Editorial: Let’s Talk About Race

Sam Oboh, Camille Mitchell, Cheryll Case and Ossie Airewele spoke on the topic of Engaging Change at an online panel in late August.

Architects of African, Caribbean and Black descent represent less than two percent of licensed practitioners in North America. Black women architects represent less than 0.3 percent of the industry. “It’s no wonder why many of them feel there isn’t a spot for them at the table,” says Nigerian-Canadian architect Sam Oboh, a past president of the RAIC, who recently moderated an online discussion on anti-Black racism hosted by Quadrangle’s Emerging Leaders Network.

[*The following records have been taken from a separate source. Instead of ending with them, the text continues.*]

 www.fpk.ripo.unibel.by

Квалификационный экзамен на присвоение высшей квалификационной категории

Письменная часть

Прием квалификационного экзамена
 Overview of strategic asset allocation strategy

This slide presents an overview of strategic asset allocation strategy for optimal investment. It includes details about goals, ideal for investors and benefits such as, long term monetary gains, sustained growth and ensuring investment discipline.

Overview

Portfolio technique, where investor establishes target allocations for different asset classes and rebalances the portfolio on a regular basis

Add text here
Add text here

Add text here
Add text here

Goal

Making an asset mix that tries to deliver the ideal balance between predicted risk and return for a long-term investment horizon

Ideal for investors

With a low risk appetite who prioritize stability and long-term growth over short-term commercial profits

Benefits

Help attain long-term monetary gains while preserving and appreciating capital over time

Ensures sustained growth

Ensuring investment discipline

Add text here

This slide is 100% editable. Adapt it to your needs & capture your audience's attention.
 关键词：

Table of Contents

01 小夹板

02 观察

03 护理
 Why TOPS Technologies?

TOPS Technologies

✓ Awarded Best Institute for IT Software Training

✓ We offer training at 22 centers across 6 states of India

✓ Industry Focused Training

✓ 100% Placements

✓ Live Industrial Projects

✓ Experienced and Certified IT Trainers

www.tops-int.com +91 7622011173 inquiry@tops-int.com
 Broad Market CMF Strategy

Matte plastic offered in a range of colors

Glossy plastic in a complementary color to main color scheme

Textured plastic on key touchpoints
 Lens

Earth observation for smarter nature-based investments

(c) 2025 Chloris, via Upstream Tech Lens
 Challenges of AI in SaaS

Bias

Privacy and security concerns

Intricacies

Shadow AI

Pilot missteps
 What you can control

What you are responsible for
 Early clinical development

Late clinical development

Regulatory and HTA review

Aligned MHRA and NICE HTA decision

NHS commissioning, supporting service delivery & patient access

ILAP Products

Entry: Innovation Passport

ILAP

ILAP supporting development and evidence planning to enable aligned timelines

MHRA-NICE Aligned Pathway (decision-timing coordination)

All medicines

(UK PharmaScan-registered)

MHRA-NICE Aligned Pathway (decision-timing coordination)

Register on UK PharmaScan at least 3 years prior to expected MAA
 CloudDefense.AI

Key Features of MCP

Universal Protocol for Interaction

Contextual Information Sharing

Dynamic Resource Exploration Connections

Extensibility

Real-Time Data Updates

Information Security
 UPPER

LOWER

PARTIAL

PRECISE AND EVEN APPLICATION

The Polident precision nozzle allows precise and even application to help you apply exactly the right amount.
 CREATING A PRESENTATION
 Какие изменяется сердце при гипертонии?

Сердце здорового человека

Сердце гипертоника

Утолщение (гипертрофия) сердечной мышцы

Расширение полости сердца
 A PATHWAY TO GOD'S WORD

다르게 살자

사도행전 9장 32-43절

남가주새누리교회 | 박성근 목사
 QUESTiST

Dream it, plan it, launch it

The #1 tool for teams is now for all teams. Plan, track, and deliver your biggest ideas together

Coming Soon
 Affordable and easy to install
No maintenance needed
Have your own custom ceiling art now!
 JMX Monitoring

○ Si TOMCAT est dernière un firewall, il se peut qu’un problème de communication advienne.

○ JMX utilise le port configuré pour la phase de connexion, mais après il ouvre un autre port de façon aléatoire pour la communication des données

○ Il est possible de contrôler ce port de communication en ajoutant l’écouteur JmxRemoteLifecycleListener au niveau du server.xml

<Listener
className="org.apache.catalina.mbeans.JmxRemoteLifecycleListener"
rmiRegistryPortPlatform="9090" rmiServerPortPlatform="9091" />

What does this bias look like? It can range from overtly aggressive threats—such as the nooses that appeared on several Toronto construction sites in June—to more subtle personal experiences. British architect Ossie Airewele, who recently moved to Toronto, says that there is often a moment of “shock” when collaborators first meet him in person, and realize that the person they’ve been corresponding with is Black. “What’s important to me is how they evaluate and react to that situation. Do they recognise that there is an unconscious bias at play; and can they move past this in order to collaborate as effectively with me—as a Black designer and architect—as they would with anyone else?”

Other forms of racism are embedded in the built environment. “Toronto itself is a highly segregated city,” says urban planner Cheryll Case, who was raised in the city’s largely Black northwest sector. “In every public school I went to, I could count on one hand the number of White kids.”

“Zoning bylaws and land lease values restrict spaces for the Black community to remote areas or limited transportation options,” adds architect Camille Mitchell. “Additionally, and unfortunately, we continue to live in a ‘police state’ where large gatherings of Black people are heavily scrutinized and deliberately dismantled.”

How can some of these systemic barriers be dismantled? Allies have a role to play for all emerging practitioners—and particularly Black, Indigenous and people of colour. “I’m from a generation where you are prepared for the world by being told you have to work twice as hard to move half as far,” says Airewele. Allyship entails people with power seeing the potential beyond someone’s skin colour and sharing their power.

The industry also needs organizations that support Black designers. “We need to build safe spaces where change can be made,” says Case. “Beyond our nine-to-five jobs, a lot of Black people have a second job fighting racism, building up institutional support to get things done. We need allies in those movements.”

In Canada, one such group is the recently formed Black Architects + Interior Designers Association (BAIDA). “BAIDA is currently preparing a portfolio review and a mentorship program with local design firms,” comments Mitchell, who was one of the group’s founders. “We are also looking to start a camp for Black youth to build the pipeline. Community support can simply include working within your realm of responsibility. You can offer space, suggest programs and promote the work of Black designers.”

Within planning and real estate development, the Black Planners and Urbanists Association is advancing various strategies, including supporting the Ontario Provincial Planning Institute in improving professional capacities. Another group, the Black-led Toronto Community Benefits Network, focuses on ensuring that the construction of major government-funded infrastructure provides construction training and jobs to Black residents and other members of racialized groups or marginalized gender identities.

“Firms may not be in a position to hire [Black designers], but can consult with these groups,” says Mitchell. Case adds that design firms should also consider seeking out Black-led teams among sub-consultants.

Within firms, the panellists say that it’s important to cultivate forums for people to identify and address race-related microaggressions, both within offices and on jobsites. “Everyone should pursue unconscious bias training,” says Mitchell. “It’s not the responsibility of the Black employee to raise these conversations. I would hope that open-minded firms would take it upon themselves to have the difficult conversations.”

Airewele says that larger organizations, such as the RAIC and provincial and territorial licensing authorities, ultimately have the most important role to play in addressing systemic racism and increasing the representation of Black, Indigenous and people of colour within the profession. “Institutions need to think more broadly about how they can contribute and support people of all ethnicities, particularly on these really sensitive issues,” he says. “They need to be funding and committing to studies, then monitoring and assessing against the methods they are putting in place to help change things.”

The panellists were clear that it is time for these discussions to happen more openly—and also for concrete action. “Just because you have a planning group that meets twice a month to discuss race issues, it doesn’t mean that the issues will be solved,” says Case.